> _How to complete this task_: Please report every line from the material that contains the word "camera".

> _Data for the task_:

Content starts

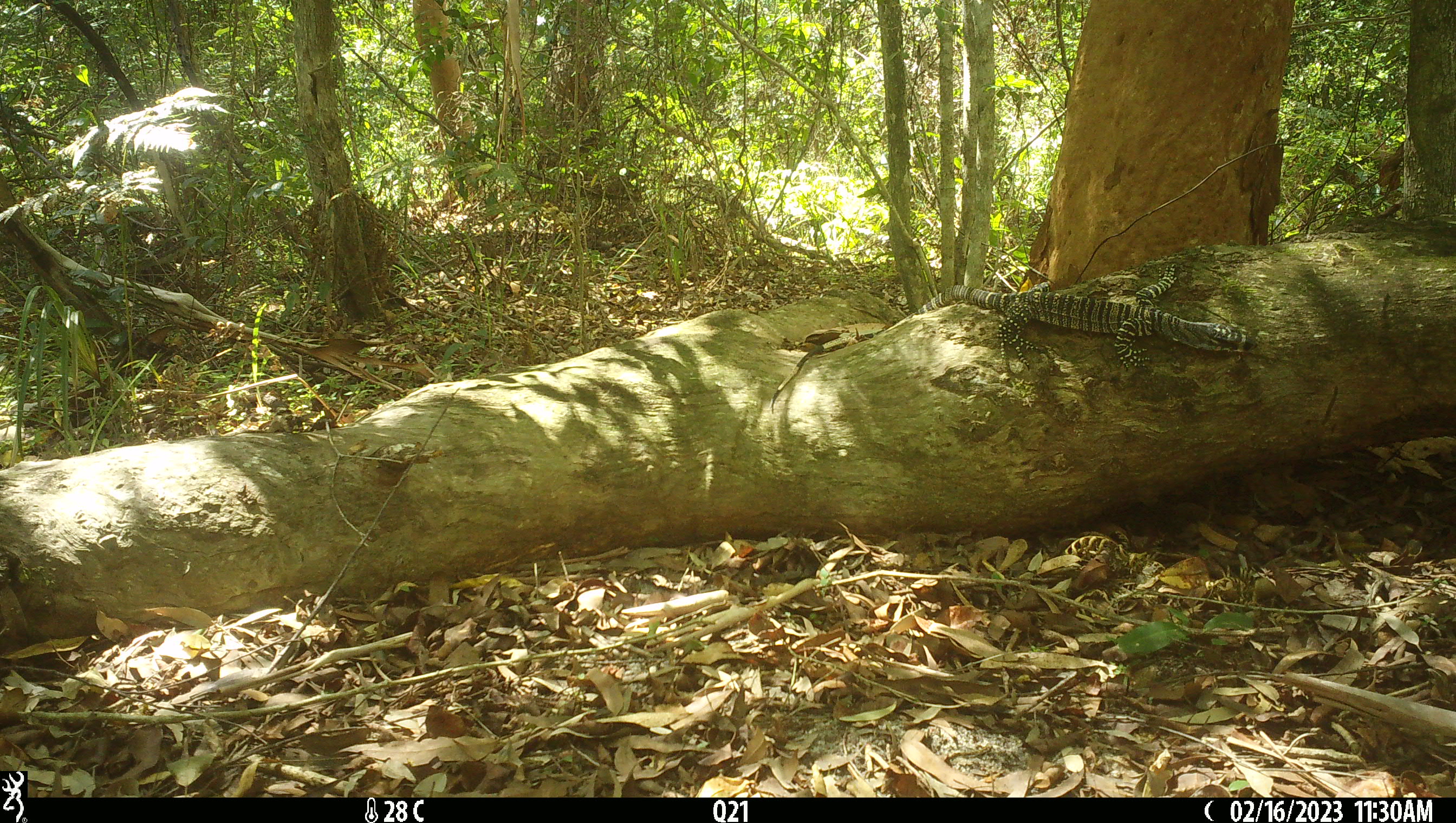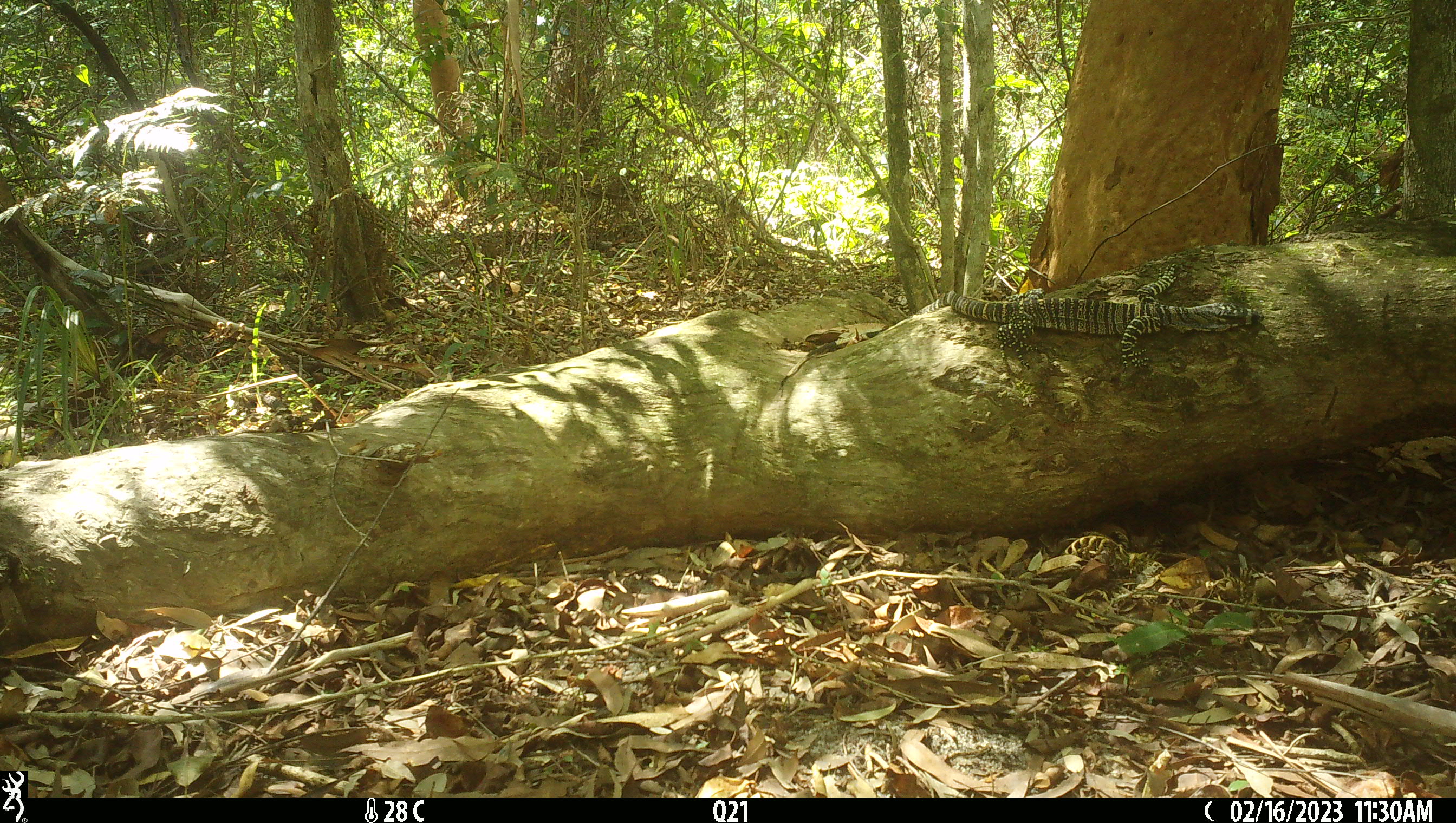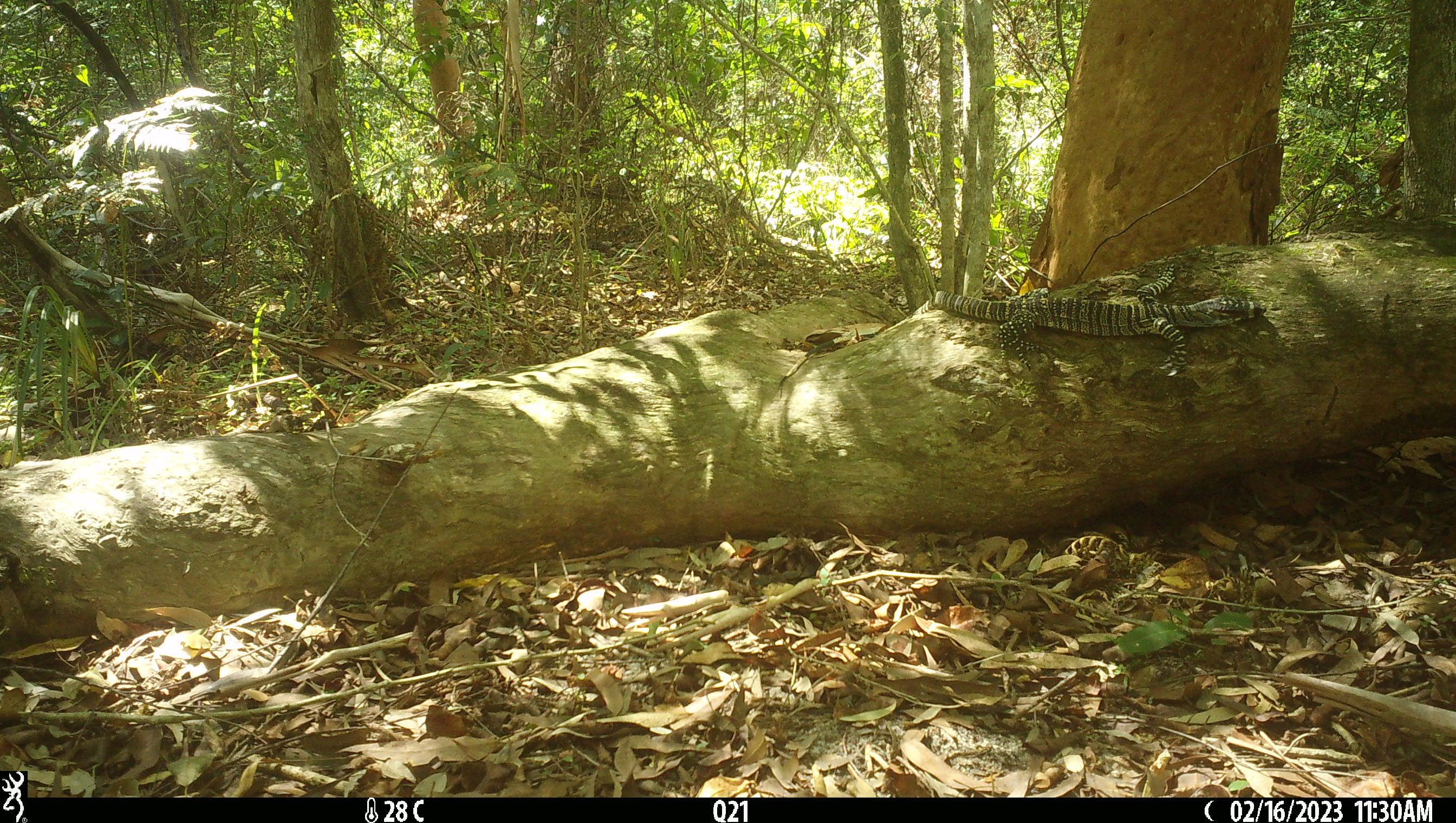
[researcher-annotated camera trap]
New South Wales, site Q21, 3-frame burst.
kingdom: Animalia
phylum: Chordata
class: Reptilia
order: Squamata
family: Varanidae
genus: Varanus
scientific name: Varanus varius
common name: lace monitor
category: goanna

Content ends
Content starts

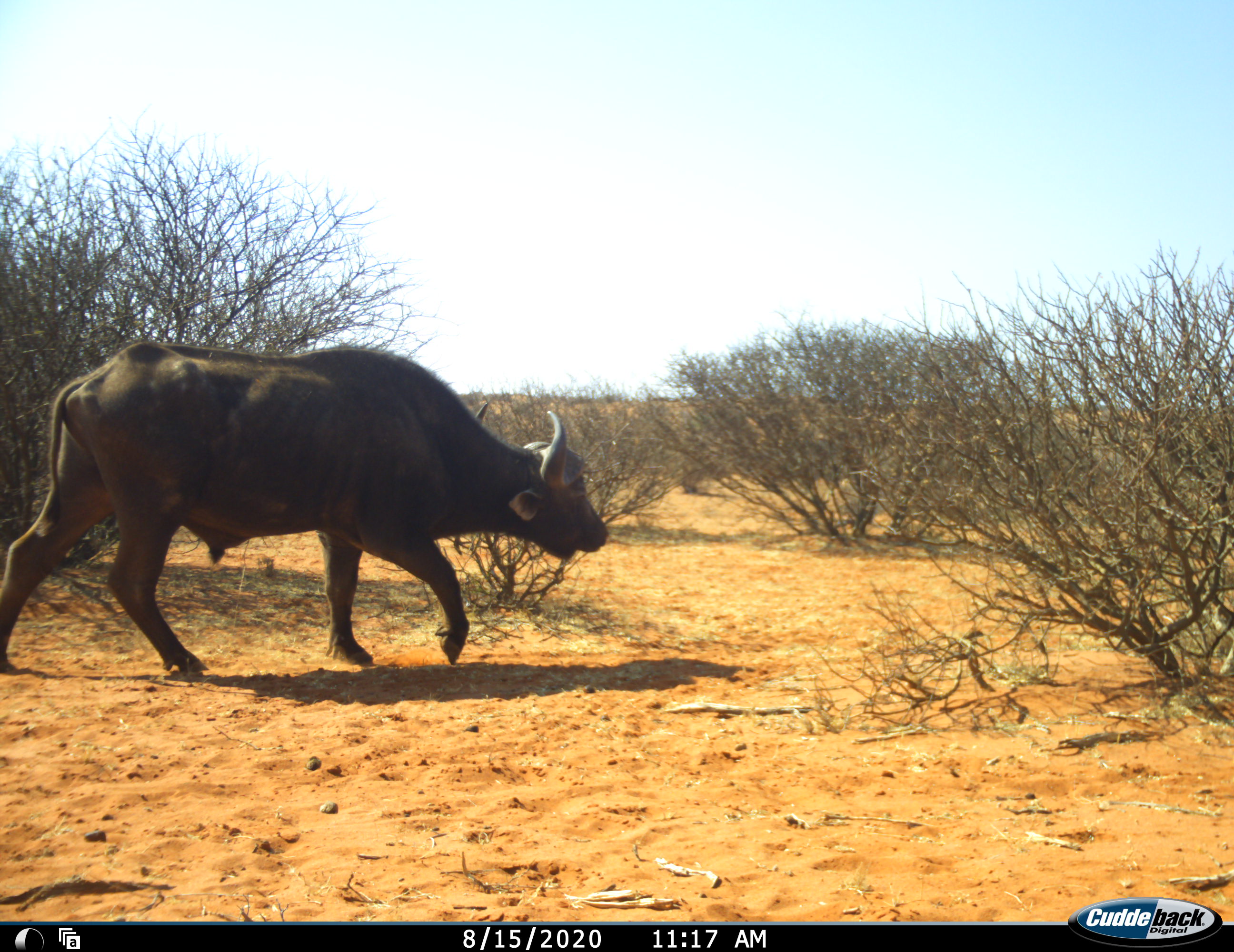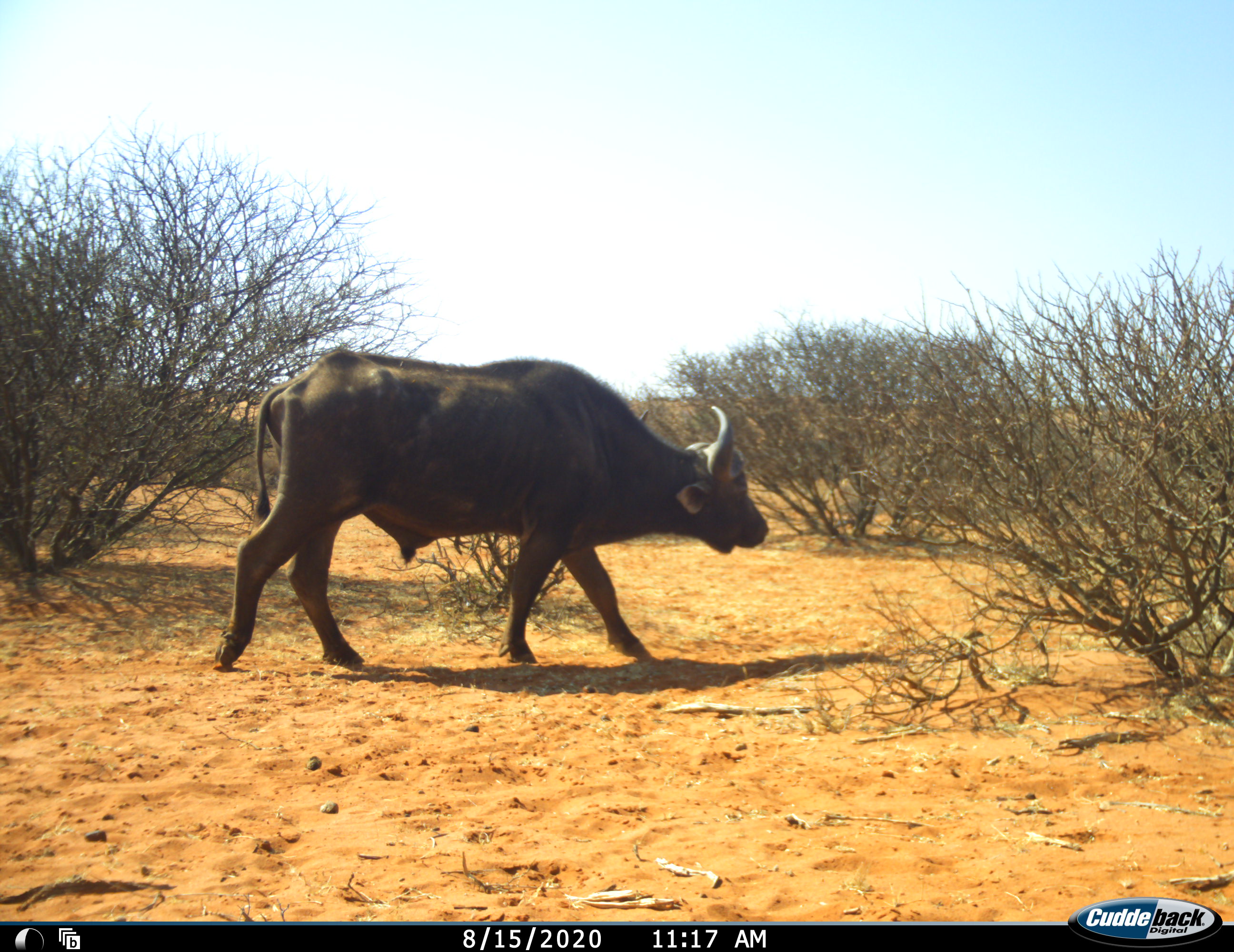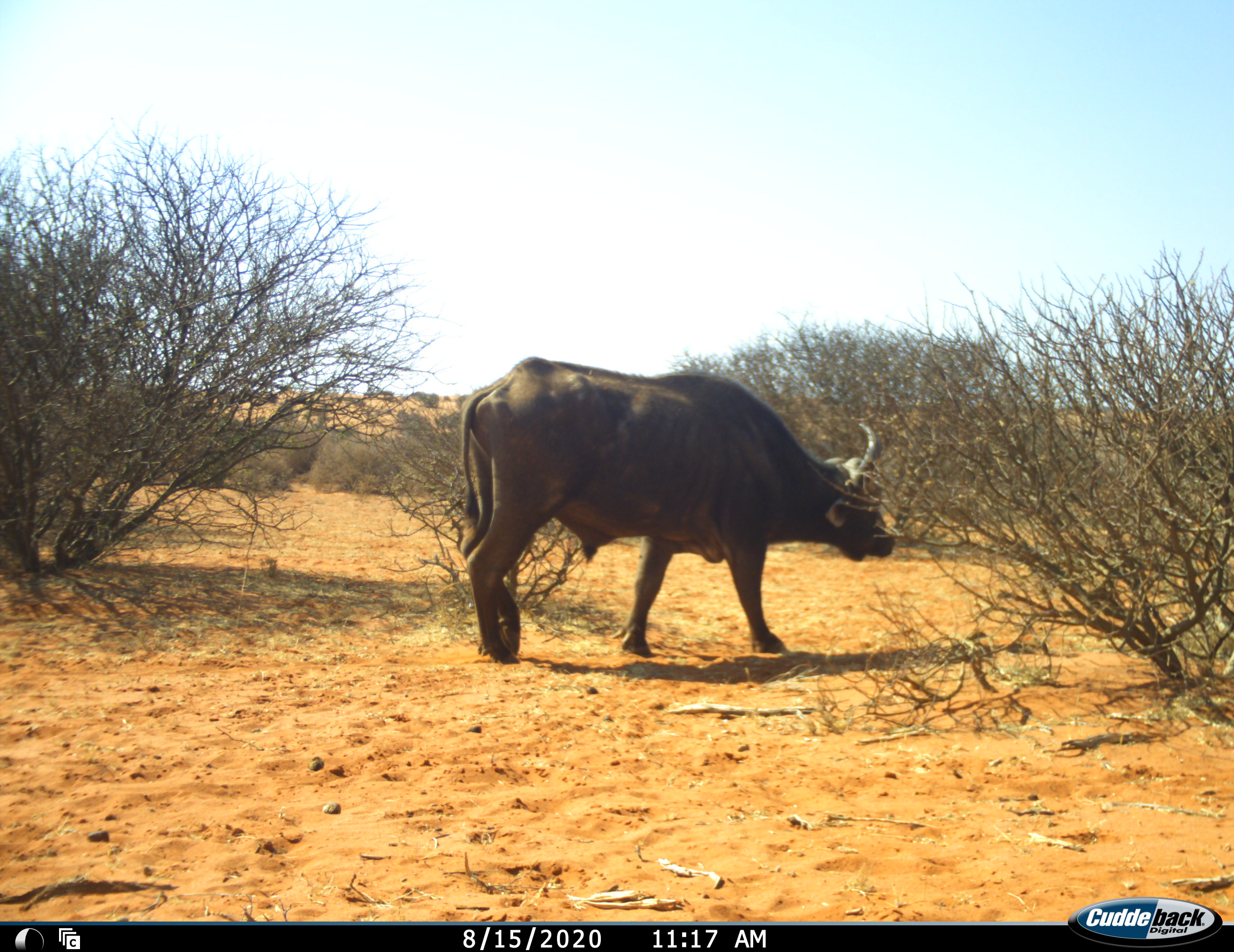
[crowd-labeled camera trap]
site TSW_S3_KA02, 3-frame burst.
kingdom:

Content ends

> _Solved exercise_:
[researcher-annotated camera trap]
[crowd-labeled camera trap]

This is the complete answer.